┌──

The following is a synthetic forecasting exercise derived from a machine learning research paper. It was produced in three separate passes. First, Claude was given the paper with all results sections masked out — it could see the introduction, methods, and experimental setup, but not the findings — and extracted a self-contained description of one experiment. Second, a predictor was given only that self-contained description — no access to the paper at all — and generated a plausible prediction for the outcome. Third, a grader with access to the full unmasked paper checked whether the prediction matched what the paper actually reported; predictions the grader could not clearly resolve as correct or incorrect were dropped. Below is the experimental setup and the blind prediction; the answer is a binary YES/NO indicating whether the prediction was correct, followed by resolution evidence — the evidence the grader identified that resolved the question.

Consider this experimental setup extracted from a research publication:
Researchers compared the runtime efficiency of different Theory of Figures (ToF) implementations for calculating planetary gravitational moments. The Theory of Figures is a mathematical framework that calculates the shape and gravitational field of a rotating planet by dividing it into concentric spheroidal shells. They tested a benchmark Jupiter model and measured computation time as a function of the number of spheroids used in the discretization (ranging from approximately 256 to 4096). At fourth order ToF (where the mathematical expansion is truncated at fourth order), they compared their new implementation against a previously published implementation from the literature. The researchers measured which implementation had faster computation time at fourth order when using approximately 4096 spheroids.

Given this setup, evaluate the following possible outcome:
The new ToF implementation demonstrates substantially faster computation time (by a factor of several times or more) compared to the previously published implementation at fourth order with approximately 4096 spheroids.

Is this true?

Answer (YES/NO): NO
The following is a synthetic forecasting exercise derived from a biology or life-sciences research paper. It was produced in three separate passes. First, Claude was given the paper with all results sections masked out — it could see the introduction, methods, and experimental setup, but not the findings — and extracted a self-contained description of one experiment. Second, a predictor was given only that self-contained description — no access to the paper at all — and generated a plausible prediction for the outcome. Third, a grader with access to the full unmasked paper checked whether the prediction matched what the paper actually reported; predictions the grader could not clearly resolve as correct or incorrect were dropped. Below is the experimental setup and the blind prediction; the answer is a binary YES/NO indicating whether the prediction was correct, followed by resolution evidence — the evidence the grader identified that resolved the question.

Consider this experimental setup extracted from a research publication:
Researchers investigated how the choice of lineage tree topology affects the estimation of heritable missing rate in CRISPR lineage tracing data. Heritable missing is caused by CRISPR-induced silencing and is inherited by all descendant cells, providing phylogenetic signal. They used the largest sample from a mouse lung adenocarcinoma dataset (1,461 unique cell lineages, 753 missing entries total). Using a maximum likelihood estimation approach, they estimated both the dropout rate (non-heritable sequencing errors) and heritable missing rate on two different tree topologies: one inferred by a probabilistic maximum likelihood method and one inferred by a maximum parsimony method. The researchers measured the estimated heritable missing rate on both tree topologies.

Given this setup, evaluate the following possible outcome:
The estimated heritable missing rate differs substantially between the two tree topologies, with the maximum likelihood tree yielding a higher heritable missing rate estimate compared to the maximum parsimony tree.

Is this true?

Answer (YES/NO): YES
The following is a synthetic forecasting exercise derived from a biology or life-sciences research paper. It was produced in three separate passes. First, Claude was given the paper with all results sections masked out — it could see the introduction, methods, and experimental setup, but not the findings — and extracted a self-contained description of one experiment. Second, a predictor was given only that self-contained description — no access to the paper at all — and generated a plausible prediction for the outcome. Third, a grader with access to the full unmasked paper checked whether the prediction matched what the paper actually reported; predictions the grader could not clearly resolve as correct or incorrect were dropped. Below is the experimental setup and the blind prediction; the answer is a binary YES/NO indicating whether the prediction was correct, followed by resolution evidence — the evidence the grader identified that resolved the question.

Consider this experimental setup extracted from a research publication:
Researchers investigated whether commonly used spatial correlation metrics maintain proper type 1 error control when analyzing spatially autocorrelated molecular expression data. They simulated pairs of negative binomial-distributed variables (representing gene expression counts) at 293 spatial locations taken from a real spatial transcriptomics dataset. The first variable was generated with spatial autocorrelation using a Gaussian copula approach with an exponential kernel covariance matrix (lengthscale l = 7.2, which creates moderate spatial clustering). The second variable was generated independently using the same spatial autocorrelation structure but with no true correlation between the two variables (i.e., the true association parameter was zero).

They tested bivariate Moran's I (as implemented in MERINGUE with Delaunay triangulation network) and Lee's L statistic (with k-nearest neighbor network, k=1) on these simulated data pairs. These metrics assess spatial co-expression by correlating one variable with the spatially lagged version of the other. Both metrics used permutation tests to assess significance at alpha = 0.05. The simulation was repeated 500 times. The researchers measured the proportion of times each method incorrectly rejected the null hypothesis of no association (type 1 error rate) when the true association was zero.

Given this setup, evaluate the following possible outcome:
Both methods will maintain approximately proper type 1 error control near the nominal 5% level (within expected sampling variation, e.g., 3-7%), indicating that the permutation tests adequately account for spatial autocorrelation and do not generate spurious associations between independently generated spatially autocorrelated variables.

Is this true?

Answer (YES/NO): NO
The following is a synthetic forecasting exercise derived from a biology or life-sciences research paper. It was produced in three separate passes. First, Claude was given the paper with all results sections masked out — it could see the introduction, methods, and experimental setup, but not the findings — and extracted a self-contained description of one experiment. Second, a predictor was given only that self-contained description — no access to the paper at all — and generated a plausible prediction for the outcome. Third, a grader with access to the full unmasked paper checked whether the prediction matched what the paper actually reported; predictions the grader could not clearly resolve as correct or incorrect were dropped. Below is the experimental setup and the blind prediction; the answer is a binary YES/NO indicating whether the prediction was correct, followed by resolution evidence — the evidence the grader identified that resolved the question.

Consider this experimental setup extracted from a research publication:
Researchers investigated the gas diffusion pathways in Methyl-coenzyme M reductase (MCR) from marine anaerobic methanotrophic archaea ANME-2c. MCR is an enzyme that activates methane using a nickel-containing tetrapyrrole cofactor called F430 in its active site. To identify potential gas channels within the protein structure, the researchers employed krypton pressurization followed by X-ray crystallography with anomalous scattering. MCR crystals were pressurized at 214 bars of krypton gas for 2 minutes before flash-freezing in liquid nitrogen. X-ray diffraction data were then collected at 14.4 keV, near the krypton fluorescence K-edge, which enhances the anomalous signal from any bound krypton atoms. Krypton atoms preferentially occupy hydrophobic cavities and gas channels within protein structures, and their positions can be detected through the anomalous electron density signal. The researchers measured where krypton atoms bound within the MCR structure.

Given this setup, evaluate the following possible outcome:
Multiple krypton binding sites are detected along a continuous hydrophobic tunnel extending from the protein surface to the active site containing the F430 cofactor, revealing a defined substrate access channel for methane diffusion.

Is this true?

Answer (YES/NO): NO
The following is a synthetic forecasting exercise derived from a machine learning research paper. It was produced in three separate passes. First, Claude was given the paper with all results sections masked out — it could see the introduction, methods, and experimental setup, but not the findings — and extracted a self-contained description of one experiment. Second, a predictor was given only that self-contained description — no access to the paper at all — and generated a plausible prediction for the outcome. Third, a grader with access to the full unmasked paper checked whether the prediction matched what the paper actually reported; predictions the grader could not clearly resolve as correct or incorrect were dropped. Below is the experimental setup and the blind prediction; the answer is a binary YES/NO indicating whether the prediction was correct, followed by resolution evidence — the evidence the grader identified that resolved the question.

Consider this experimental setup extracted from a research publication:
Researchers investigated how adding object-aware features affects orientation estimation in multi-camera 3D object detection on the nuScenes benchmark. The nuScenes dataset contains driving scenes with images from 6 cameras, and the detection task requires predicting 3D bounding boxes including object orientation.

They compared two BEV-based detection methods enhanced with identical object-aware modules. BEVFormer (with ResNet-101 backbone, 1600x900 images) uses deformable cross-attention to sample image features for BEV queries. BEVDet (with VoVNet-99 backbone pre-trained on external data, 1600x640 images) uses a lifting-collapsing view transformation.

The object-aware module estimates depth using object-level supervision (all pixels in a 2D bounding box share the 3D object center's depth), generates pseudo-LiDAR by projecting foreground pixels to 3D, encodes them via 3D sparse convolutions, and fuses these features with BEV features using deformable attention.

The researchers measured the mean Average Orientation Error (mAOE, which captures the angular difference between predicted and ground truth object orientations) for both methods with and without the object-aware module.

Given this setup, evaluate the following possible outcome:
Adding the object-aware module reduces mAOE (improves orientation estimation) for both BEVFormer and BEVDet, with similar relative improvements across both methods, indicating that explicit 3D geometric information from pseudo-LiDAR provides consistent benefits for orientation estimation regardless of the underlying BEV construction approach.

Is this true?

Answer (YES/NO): NO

└──

**What is being asked**: Of the entries above, how many lines hold the word "BEVDet"? Give back only that number.

**Task result**: 2